Some fixes needed to work with actual WP version

Hi Alex,
I am sorry for the inconvenience. but your proposed answers are not the solution.
1. Can you please tell me why do we need to do this

var d2 = data.replace(/^\"(.*?)\"$/, "'$1'");
data=JSON.parse(d2);

when the data sent from server is already in JSON format?
2. What is the purpose of passing null when we are checking for new notification?

Thank You
Brajesh

Hi, Brajesh.

1. Server response is a string and therefore it is parsed as "somedata", e.g. "{"a":"1"}". So we have JSON syntax error there.

2. Second argument in function $wpdb->get_results is NOT optional.

Thanks for plugin.

I’m sorry, I mean function $wpdb->prepare (file wp-includes/wp-db.php at line 1147):

function prepare( $query, $args )

Hi Alex,
instead of using the Js mod, I added the 4th parameter as ‘json’. So, we don’t need to even parse that on client side anymore.

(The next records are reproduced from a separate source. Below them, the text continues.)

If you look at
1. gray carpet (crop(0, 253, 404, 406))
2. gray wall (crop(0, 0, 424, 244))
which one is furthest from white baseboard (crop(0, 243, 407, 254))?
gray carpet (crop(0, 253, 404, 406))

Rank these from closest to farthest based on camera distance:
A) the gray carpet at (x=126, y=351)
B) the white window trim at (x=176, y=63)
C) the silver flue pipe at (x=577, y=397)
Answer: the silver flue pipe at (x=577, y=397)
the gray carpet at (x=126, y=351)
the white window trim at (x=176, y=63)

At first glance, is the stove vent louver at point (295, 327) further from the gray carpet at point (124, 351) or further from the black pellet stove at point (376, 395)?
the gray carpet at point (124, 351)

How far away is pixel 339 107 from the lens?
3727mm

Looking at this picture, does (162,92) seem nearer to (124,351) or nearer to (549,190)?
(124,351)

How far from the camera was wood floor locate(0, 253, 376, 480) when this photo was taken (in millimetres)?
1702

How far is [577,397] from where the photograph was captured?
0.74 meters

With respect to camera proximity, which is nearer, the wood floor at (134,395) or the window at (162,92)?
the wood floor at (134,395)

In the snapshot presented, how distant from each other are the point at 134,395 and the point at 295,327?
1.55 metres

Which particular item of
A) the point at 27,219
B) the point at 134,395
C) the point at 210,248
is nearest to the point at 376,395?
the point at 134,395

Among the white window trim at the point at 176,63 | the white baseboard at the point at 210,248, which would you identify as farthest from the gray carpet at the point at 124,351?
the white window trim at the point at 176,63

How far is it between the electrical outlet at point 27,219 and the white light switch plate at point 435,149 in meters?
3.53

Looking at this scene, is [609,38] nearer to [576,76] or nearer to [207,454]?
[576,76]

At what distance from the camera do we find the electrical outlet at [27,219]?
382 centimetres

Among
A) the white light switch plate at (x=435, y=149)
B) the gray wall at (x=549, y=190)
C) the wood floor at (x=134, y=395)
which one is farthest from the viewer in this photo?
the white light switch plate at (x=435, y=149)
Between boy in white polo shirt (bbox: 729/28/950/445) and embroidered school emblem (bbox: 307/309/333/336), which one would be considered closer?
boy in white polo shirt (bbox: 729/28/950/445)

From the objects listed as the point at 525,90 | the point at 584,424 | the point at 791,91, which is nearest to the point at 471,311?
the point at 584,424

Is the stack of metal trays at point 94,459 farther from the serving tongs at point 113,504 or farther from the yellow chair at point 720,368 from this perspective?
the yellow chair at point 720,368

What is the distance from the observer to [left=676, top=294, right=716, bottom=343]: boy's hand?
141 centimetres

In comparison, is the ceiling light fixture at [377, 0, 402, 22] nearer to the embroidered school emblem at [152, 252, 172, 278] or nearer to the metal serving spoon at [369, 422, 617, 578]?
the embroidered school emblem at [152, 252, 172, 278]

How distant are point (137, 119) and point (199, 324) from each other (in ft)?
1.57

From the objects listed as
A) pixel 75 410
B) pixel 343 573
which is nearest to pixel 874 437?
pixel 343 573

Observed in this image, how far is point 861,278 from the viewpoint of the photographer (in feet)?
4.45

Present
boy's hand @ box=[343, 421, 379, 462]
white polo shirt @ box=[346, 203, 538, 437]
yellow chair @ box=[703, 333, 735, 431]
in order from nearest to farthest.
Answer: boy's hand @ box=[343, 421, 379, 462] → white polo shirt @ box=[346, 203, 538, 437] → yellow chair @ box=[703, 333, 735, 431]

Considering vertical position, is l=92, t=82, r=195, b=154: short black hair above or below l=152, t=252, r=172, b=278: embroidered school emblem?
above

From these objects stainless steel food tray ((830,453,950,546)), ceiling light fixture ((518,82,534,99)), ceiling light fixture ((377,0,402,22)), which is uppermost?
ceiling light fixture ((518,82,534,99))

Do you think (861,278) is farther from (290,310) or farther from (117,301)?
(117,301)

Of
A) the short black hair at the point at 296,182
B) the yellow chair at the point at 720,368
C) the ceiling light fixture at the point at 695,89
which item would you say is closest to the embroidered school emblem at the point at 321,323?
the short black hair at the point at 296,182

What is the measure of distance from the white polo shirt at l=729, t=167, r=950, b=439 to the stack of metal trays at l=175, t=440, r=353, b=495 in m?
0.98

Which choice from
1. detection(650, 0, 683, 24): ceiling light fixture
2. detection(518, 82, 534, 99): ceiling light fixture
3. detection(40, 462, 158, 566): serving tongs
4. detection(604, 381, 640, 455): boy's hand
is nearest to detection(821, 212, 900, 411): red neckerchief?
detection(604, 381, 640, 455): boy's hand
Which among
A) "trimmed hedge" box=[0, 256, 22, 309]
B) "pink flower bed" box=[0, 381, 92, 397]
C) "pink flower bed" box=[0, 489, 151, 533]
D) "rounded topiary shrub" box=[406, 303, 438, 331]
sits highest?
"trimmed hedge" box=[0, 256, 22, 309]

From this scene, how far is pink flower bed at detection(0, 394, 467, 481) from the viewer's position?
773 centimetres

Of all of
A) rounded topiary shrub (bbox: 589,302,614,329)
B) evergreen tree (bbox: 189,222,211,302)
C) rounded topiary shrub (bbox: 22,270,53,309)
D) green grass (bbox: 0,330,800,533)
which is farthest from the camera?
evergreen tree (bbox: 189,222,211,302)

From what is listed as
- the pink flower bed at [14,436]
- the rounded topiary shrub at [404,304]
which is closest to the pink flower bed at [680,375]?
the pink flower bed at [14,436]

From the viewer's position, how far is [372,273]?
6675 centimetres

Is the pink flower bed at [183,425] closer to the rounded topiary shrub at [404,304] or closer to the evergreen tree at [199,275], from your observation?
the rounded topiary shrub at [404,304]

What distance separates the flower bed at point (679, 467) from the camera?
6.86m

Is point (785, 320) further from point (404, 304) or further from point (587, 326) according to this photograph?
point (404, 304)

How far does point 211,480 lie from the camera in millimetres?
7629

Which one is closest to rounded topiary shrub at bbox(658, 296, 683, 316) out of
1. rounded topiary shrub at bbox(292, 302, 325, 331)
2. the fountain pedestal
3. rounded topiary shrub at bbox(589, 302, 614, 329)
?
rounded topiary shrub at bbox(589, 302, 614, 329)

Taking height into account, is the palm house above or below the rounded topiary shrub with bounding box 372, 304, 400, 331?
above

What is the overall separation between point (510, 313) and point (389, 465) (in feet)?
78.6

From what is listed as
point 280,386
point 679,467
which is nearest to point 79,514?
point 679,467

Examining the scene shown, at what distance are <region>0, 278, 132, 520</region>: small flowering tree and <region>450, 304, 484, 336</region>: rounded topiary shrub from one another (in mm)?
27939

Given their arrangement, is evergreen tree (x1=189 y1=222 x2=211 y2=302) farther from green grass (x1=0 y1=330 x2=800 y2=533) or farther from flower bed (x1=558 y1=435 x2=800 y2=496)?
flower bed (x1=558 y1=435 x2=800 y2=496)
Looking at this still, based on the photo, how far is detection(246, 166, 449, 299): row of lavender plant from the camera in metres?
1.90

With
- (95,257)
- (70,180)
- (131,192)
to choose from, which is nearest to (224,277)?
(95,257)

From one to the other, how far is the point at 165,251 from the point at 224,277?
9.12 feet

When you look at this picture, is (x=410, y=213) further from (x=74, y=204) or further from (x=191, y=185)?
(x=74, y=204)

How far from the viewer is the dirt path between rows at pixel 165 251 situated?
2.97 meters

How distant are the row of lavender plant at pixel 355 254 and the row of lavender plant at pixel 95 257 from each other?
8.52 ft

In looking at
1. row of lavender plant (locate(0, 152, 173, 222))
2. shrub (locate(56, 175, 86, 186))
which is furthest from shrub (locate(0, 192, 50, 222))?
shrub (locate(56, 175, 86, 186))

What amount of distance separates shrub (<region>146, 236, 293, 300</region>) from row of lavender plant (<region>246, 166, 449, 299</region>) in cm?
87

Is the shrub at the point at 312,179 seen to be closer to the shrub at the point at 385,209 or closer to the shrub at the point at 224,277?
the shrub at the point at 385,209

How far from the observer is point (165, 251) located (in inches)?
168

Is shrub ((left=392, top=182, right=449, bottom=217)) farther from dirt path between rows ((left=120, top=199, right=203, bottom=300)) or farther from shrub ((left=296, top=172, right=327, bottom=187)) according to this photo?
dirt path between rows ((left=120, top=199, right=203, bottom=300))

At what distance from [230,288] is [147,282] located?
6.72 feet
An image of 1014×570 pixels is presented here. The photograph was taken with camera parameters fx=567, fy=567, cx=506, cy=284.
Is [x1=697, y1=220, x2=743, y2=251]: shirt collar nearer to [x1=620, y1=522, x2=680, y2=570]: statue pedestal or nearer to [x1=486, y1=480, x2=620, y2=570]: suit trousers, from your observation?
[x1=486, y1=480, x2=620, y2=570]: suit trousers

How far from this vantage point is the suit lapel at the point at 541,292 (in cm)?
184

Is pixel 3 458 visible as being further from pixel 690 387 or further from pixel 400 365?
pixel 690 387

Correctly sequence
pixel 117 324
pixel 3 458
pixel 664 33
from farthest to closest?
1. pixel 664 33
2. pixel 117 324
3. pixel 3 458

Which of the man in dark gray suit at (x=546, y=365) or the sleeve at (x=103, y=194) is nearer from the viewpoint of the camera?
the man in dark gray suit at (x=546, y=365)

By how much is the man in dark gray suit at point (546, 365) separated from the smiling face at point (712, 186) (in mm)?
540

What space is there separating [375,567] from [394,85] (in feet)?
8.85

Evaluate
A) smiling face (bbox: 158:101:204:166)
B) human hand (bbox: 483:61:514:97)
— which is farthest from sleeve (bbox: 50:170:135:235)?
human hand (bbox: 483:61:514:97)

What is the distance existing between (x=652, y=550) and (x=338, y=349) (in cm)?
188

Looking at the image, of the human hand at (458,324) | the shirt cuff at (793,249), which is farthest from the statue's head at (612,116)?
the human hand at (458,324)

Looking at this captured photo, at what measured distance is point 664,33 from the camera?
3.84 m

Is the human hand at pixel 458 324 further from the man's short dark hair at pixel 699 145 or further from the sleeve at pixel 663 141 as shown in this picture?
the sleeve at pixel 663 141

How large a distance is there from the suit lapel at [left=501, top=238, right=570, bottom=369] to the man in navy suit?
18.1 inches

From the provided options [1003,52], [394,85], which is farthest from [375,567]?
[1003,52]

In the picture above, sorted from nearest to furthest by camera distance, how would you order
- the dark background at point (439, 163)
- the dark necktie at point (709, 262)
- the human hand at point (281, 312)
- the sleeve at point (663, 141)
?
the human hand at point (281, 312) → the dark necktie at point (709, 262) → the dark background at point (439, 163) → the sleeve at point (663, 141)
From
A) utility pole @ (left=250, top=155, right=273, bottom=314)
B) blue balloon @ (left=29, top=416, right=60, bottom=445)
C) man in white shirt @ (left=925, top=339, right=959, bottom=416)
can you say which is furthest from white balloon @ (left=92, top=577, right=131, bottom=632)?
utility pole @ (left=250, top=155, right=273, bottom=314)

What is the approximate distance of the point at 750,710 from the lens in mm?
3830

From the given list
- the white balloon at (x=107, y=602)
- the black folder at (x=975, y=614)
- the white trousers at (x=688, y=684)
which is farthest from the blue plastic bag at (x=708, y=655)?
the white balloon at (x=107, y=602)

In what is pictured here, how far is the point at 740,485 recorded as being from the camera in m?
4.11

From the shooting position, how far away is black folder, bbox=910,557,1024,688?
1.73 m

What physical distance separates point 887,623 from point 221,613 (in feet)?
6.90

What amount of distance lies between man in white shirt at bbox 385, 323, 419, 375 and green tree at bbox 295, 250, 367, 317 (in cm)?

Can you please check if the new upgrade works for you.

There is a description of problem with prepare function: PHP Warning: Missing argument 2 for wpdb::prepare() and there is subject: Protect Queries Against SQL Injection Attacks.

So actually fix for problem is (if you don’t suppress error_reporting):

$notifications =$wpdb->get_results( $wpdb->prepare( "SELECT * FROM {$bp->core->table_name_notifications} WHERE id in {$list_ids} AND is_new = %d", $notification_ids), 1 );

Sorry again for NULL (this is a dirty hack), but I’m not a WP developer.

Hi Alex,
I understand that. That’s why I said about your last update. We don’t need to modify the query. It was related to JSON proper parsing. Please upgrade to the 1.0.5 and let me know if that works for you or not.

Hi Brajesh,

it works, thanks (I forgot about response format in jQuery)!

You said: “We don’t need to modify the query”, but added parameter does not modify query, in your actual version it looks like:

$wpdb->prepare( "SELECT * FROM {$bp->core->table_name_notifications} WHERE id in {$list_ids} AND is_new = %d", 1)

I don’t know how WP handles queries, I’m completely WP newbie, but why $wpdb->prepare works with any argument in this case, even NULL (and with $notification_ids — it’s my mistake, sorry, actually $list_ids is needed)? As a result we have insecure query, doesn’t?

Hi,
Thank you for confirming.
List ids do not make the query insecure. It is not user generated, It is coming from database and that too is independent of user generated content. So, No that does not make the query insecure.

Brajesh,

thanks for support! I proposed also add “alert” class (defined in buddypress/bp-core/css/admin-bar.css) to notifications counter, but it’s just a little cosmetic improvement:

View post on imgur.com

Hi Alex,
Thank you.
I am sorry I did not add the class alert as it is too generic and may cause conflict on some theme. I am sure you can style it using available selectors.